Stored data entries:
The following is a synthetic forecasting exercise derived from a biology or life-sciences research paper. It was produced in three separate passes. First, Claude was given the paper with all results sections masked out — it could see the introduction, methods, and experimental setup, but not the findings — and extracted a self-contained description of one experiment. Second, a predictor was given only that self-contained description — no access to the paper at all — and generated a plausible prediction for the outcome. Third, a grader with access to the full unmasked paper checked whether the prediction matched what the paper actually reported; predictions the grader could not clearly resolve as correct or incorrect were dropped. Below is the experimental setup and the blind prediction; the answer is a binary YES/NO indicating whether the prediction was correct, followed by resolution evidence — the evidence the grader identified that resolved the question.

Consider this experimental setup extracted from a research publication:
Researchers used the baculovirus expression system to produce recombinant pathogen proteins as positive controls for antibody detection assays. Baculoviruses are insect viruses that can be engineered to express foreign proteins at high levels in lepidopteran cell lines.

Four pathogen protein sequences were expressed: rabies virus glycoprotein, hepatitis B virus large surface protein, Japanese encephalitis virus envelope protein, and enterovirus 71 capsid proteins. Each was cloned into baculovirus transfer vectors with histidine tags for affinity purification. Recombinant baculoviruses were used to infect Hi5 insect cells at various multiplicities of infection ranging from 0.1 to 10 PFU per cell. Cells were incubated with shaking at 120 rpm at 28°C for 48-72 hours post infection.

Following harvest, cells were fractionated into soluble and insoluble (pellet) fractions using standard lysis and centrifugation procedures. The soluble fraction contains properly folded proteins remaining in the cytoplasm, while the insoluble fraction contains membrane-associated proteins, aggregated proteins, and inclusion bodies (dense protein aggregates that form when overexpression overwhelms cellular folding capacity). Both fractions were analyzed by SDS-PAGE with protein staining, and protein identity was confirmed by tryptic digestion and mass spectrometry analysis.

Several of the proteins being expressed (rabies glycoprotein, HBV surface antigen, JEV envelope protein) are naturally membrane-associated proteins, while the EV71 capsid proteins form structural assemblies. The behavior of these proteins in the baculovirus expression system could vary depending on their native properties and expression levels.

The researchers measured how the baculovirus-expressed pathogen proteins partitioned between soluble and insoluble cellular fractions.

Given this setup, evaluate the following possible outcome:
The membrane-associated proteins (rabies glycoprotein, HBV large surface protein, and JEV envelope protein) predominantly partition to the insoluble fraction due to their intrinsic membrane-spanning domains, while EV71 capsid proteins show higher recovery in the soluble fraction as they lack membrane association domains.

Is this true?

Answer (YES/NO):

Activity:
For the word "system", how many lines in the records above contain it? Answer with the number and nothing else.

Exercise solution:
2